Desatar o nó do investimento implica reconhecer, inicialmente, que uma parcela importante do portfólio de projetos em pipeline, em grande parte herdados do final da década passada, está postergada ou represada. A parcela postergada relaciona-se quase sempre aos projetos ligados a recursos naturais que dependem de mercados externos para a viabilização das grandes escalas requeridas. Nesses casos, pouco ou nada se pode fazer a não ser aguardar o reaquecimento desses mercados pois nas condições pós-crise da economia internacional, esses projetos deparam-se com excedentes generalizados de capacidade mundo afora. Já a parcela represada deve-se em grande parte a problemas administrativos enfrentados na execução de obras de infraestrutura contratadas ou concedidas pelo poder público. Evidentemente, cabe ao próprio governo retirar essas amarras para que o investimento represado volte a fluir. O bônus aqui é que, além dos efeitos diretos sobre a formação de capital, essas obras, na medida em que vão entrando na fase operacional, promovem impulso adicional à oferta, já que ampliam a rentabilidade de novos projetos de seus usuários.

Tributos, energia e qualificação da mão de obra são os vilões mais citados, mas há ainda o hiato tecnológico

No entanto, o jogo decisivo não é (apenas) esse. A universalização do padrão de consumo, que motivou a dinamização da economia a partir da inclusão de camadas crescentes da população ao mercado, não pode conviver com expansão da produção a custos crescentes, como vem ocorrendo nos últimos anos, sob pena de se abortar os fundamentos do próprio ciclo de crescimento. Esse paradigma de universalização do padrão de consumo cumpre hoje um papel disciplinador dos preços que, desse ponto de vista, é análogo ao desempenhado pela abertura comercial da década de 1990. Porém, diferentemente da abertura, ainda mais quando atabalhoada tal qual a que foi praticada no Brasil, a universalização do acesso ao consumo não desincentiva o investimento, não desarticula as cadeias produtivas nem tampouco desbarata o sistema nacional de inovação. Portanto, ao contrário de trazer impactos destrutivos e de constituir uma ameaça para a indústria brasileira, pode ser fonte de grandes oportunidades para o seu pleno desenvolvimento.

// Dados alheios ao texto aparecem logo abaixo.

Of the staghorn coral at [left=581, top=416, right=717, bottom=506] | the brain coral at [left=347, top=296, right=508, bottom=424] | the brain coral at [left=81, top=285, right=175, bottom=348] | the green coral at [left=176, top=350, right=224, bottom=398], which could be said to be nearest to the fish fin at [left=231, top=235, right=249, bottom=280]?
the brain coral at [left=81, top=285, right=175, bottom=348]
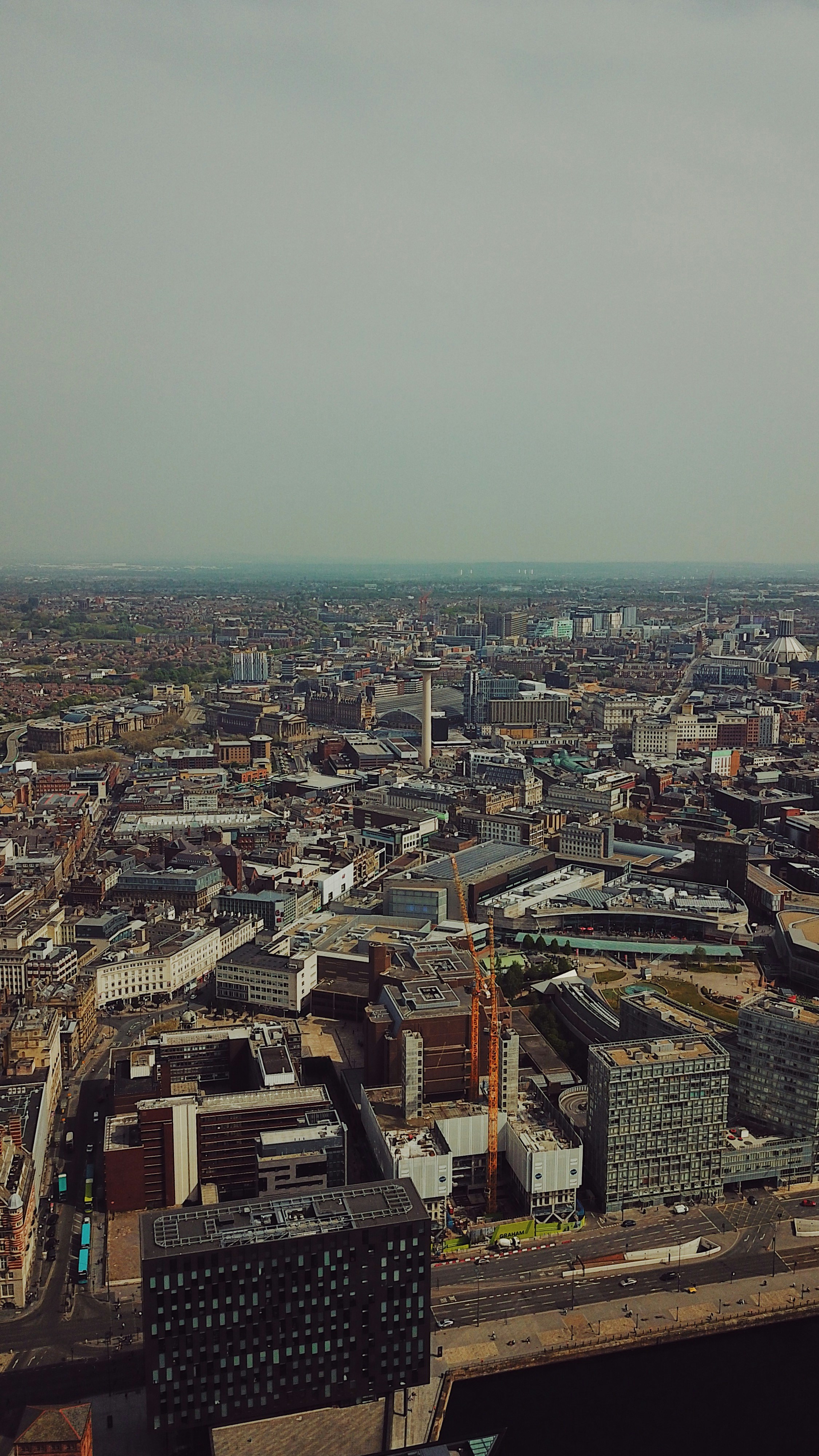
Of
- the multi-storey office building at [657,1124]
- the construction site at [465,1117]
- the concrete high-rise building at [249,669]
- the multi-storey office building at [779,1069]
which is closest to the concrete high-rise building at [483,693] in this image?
the concrete high-rise building at [249,669]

No entanto, essas oportunidades dificilmente se concretizarão se a mencionada pressão de custos sobre a produção nacional não for revertida por uma firme ação política, capaz de atacar na base os seus elementos geradores. Embora tributos, energia e qualificação do trabalho sejam os vilões mais citados, há razões para se acreditar que sem uma onda de investimentos voltados para reduzir o hiato tecnológico que voltou a distanciar a atividade industrial brasileira das melhores práticas internacionais, as chances de sucesso se verão muito reduzidas. E esses investimentos não fazem parte do pipeline herdado do período pré-crise internacional.

Nesse momento, o Brasil caminha para fechar 2012 com uma taxa de juros básica real próxima a 2% anuais. Embora ainda alta relativamente a outros países, o importante é que em valor absoluto esse patamar já não impõe os custos insuportáveis de servir a dívida pública ou carregar as reservas internacionais nem os efeitos indesejáveis da atração de capital externo especulativo sobre a apreciação cambial que eram provocados pela estratégia anterior da super-Selic.

O fato é que o país parece estar macroeconomicamente mais bem preparado agora do que antes para poder novamente conciliar as políticas de estabilização e de desenvolvimento, abandonando de vez a prática esquizofrênica que perdurou nos últimos vinte anos de privilegiar o primeiro sempre em detrimento do segundo. Mas para que essa página seja definitivamente virada, além de assegurar que o retorno a um mix juros-câmbio mais civilizado seja duradouro, políticas competentes de fomento ao investimento se fazem igualmente essenciais.